* _Passage to read_
· · · · ·
Loves Me Like a Rock: Eight Old Colony Hunks You Should Know
Eric B. Schultz
“Remember the Maine, Plymouth Rock and the Golden Rule!”
–”Ya Got Trouble” from The Music Man
There’s something about rocks.
Search the web for “famous rocks” and you’ll discover everything from the Rosetta Stone to Ireland’s Blarney Stone. New England’s poet, Robert Frost, has written celebrated verses about “upper boulders” and “falling walls.”
Read some of the earliest land records from the Old Colony archives and you’ll find property lines beginning and ending at “the big pile of rocks near the old orchard.” The old orchard may now be the fourth hole of a golf course, but that pile of rocks is probably still sitting just off the fairway.
The Old Colony got its start on a rock, of course.
People last decades, buildings centuries, and ancient trees millennia. But rocks span eons. And for objects that never speak, they are filled with stories.
Here, we present eight rocks that help to tell the story of the Old Colony.
8. The Bobet Stone, Taunton
In the earliest days of King Philip’s War, Edward Bobet (Babbitt), his wife, and their nine children fled the nearly seven miles from their farm in present-day Berkley to the safety of the garrisons around Taunton Green. Shortly after, Edward and the family dog returned to their farm to secure some necessary domestic item. They were discovered and pursued by Natives, who Edward evaded by climbing and hiding in the branches of a tree. Unfortunately, so the story goes, his dog barked and gave him away.
Edward became Taunton’s first casualty of King Philip’s War. He was buried where he fell, a spot eventually marked by a crude headstone, now known as the Bobet Stone.
The Bobet Stone sat in a nearby stone wall for many years before it was moved, like the family before it, to the safekeeping of Taunton. Today, it is beautifully preserved and displayed in the Old Colony History Museum, part of the exhibit commemorating King Philip’s War.
In 1911, a bronze memorial tablet was set on the spot along Berkley Street where Bobet fell. Readers can visit this memorial — being respectful of the homeowners — found in the front yard of 696 Berkley Street.
7. Hand Rock, Middleborough
In June 1675, about the same time the Bobet family fled their farm, English settlers in Middleborough had gathered for protection in a garrison-fort not far from the town’s former middle school, on North Main Street. Their military leader was John Thompson (sometimes Thomson), who had brought for protection his long gun, a flintlock musket weighing 20 pounds and measuring more than seven feet.
· · · · ·
* _Listed records_
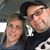 Malena Kindley-Russell's profile image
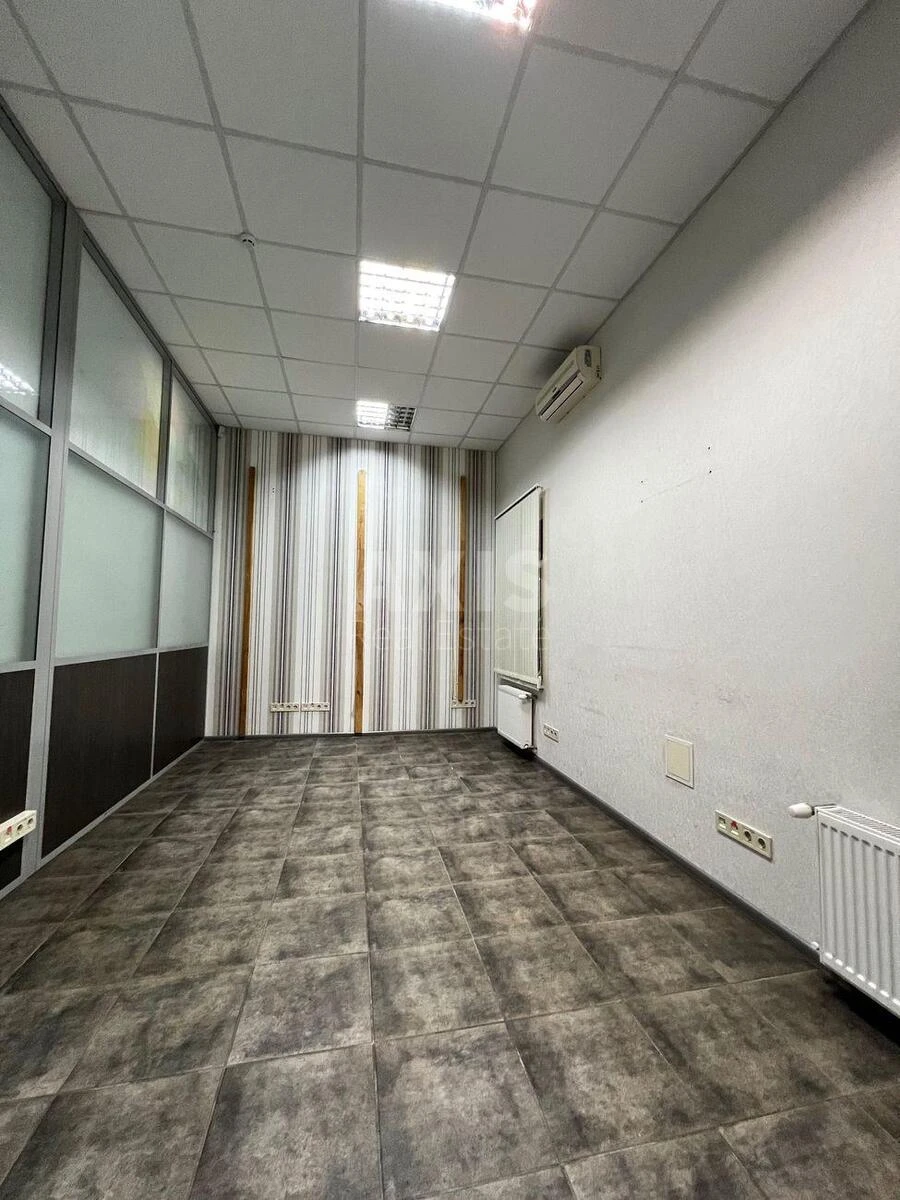 Офис пер. Кияновский 3/5, 276м26632513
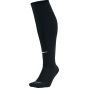 NIKE CLASSIC KNEE-HIGH FOOTBALL SOCKS SX4120-001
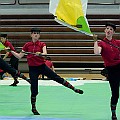 BDJ-8782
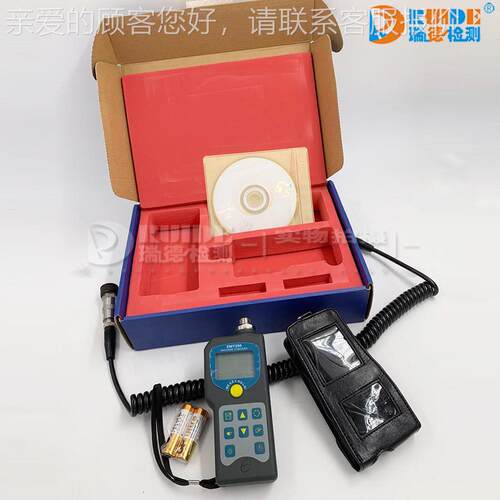 机器状态点检仪EMT29/0/A/BC振/EMT290/A监D/E/F测仪/多功能设备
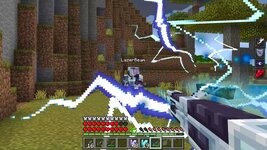 Lothiredon_screenshot_3.jpg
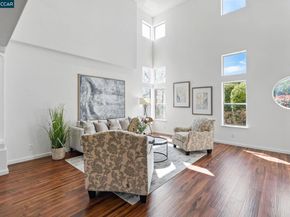 30300 Meridien Cir, Union City CA 94587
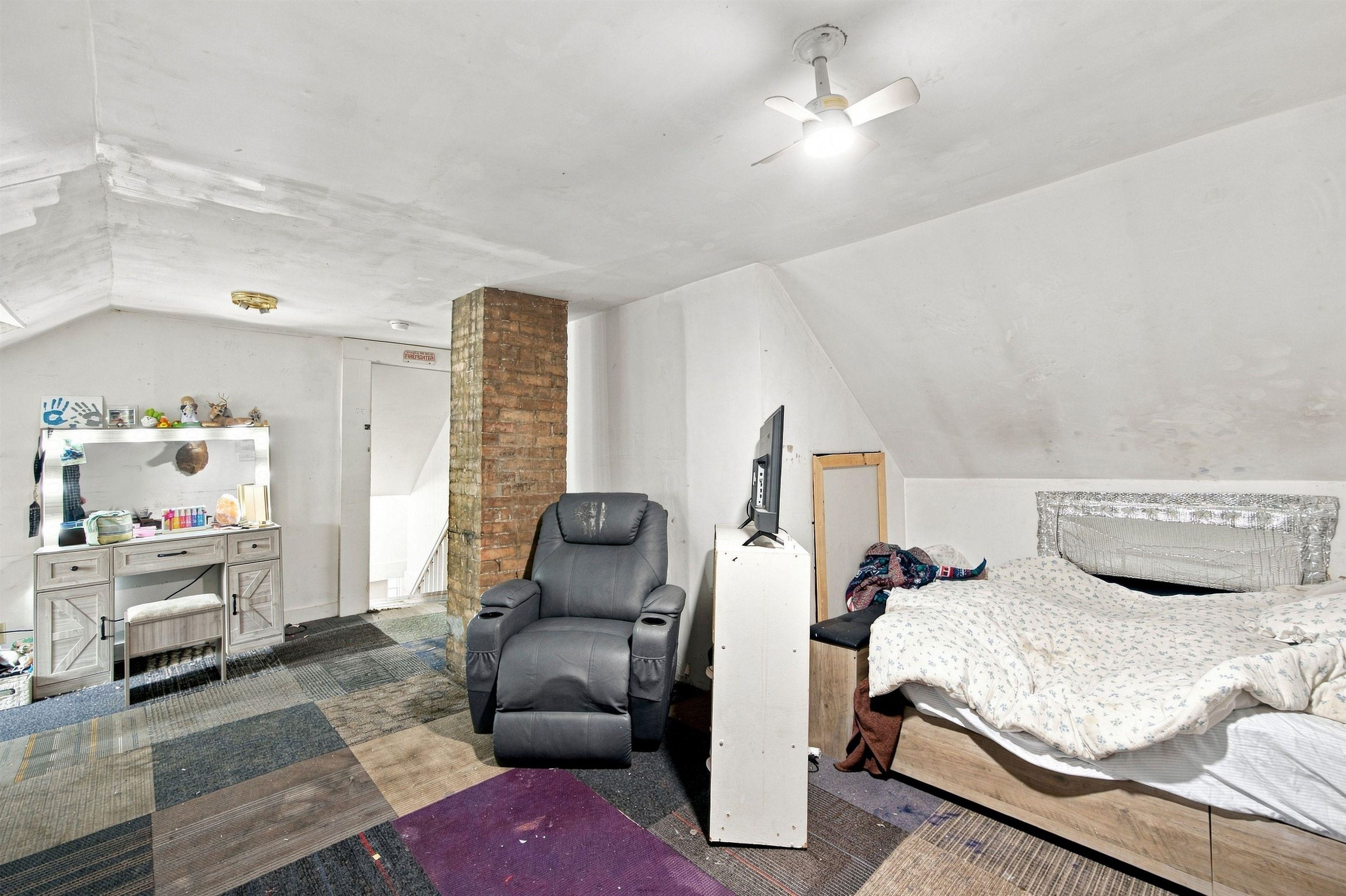 2743 Dartmouth College Highway Property Photo 49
· · · · ·
* _Problem details_
According to the article about Old Colony rocks, where is the Bobet Stone displayed today? Rely solely on the article about Old Colony rocks, not on the data.

* _Result of this exercise_
In the Old Colony History Museum, as part of the exhibit commemorating King Philip's War.